Yogurt is one of the oldest and most nutritious ways of consuming milk. Good yogurt has little or no lactose (the bacteria that digest it), so even those who are lactose intolerant can enjoy it. If you can tolerate dairy, I recommend making your own and eating yogurt.

Orange storage pot for milk and food thermometer

What you need:

  • One liter of high quality milk. Raw milk is not needed as you will be heating it, although using raw milk will usually ensure you are using high quality milk.
  • Cultural opening
  • Cooking thermometer

A starter culture is basically any compound that already has active cultures in it. You can buy dry culture at your local health store, or you can use plain yogurt from a previous batch or buy it at the grocery store. When doing this, however, make sure to choose a brand of plain yogurt that clearly states on the label that it contains live active bacteria, or this won’t work. To maintain the culture, store the yogurt in the refrigerator. It’s best to use yogurt that you already enjoy — chances are, the yogurt you make will taste similar.

Process:

  1. Pour the milk into a small sauce pan and over medium heat, heat the milk until it reaches 180 degrees F.
  2. Remove from heat and let cool to 105 degrees F.
  3. Stir in yogurt/starter powder and pour into a glass jar or bowl. Cover it.
  4. Let the yogurt incubate for at least 6-7 hours at 105-112 degrees F. You can do this by using the “yogurt” setting on your Instant Pot, using a yogurt maker, or setting the yogurt on a simmer. yeast in a hot pan. water whose temperature you monitor and maintain between 105-112.
  5. Once the yogurt is thick enough that you can push it in with a spoon and see the impression stay, it’s probably ready. Taste and if you’re satisfied, refrigerate. If you want it more sour (indicating more lactose digestion), let it ferment.

To make Greek yogurt, let your finished yogurt drain in a cheesecloth-lined colander.
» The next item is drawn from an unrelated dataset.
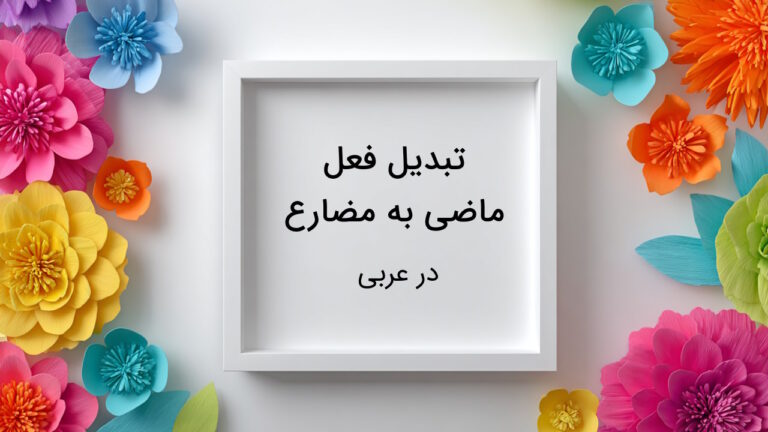 تبدیل فعل ماضی به مضارع در عربی – به زبان ساده + مثال و تمرین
After all the whey has melted into a bowl, you’re left with only yogurt solids: thick, creamy, and casein-y. Stock up on whey to start new batches of yogurt or just to drink straight.

Experiment with different yogurt starter cultures. You can even make yogurt using specific probiotic strains, like Dr. Davis’ L. reuteri.
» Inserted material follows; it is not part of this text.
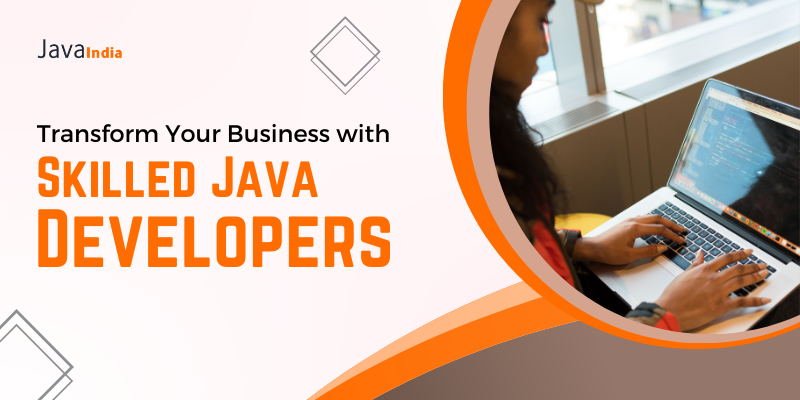 Transform Your Business with Skilled Java Developers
Free ice cream: Turn your homemade yogurt into delicious, mouthwatering labneh!

How to make Kefir

Kefir is “super yogurt” – milk cultured with more than a dozen strains of bacteria and yeast. Research shows that kefir is full of unique peptides with beneficial physiological and metabolic effects, most of which are still unclassified but can certainly be said to be “good for you”. Today, you can find kefir at most grocery stores, but the best ones are made at home using raw kefir seeds.
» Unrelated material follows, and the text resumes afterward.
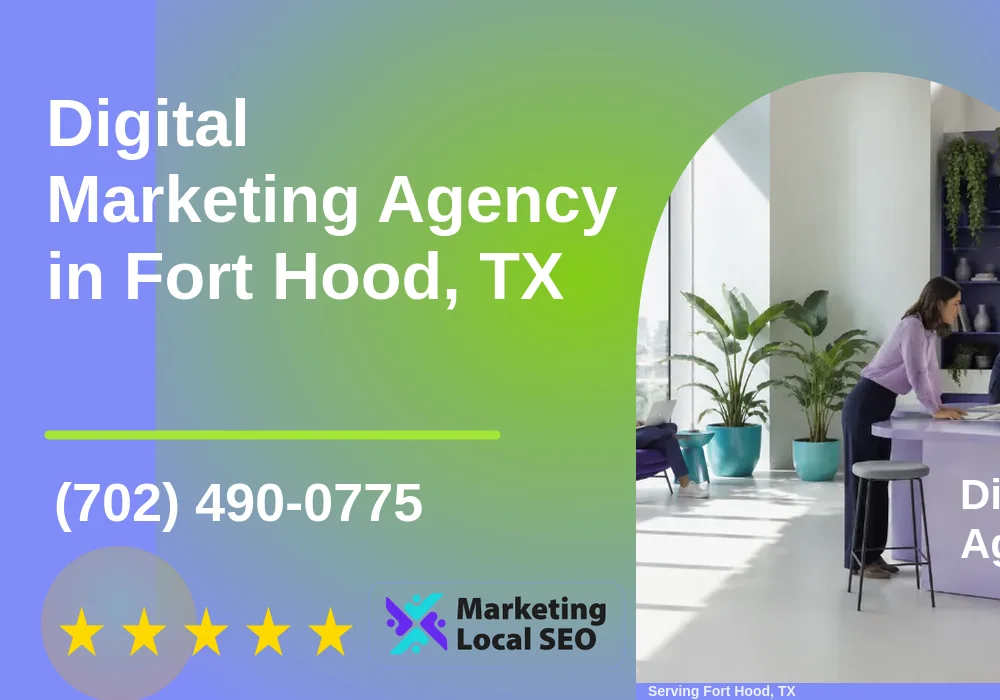 Digital Marketing Agency in Fort Hood, TX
Kefir in a jar, kefir seeds in a bowl and in a weighing spoon above the jar

You will probably need:

  • 1 tbsp granulated kefir
  • 1 liter whole milk, ideally whole and organic fresh milk but otherwise high quality non-homogenized milk will work
  • Glass bottle

You can order kefir seeds online. You can also use Craigslist to try to find someone locally who has kefir seeds for sale (or as a gift).

Process:

  1. Add your milk to the jar.
  2. Place the kefir seeds in the jar and cover with an elastic band with a clean cloth.
  3. Leave it on the counter for 1-3 days. The warmer, the faster the fermentation.
  4. Once the contents have thickened and/or separated into whey and solids, it is ready.
  5. Pour kefir into a plastic colander placed over a glass bowl. Some say metal will kill kefir, although I doubt it, but let’s use plastic just to be safe.
  6. Scoop the seeds out of the colander and let the liquid fall into the bowl below, gently pressing the mixture to drain. The particles will feel solid – they are unmistakable.
  7. Add the nuts to another batch of milk to keep the kefir flowing and place the finished kefir in the refrigerator.

You can also add a quarter to a half cup of finished store-bought kefir to a jar of room-temperature milk and leave it on the counter. It will ferment, although it won’t be quite the same.

That’s it: a few basic ways to make your own butter, yogurt, and kefir. Have you ever made your own? You have? Let me know how you did it below, and thanks for reading!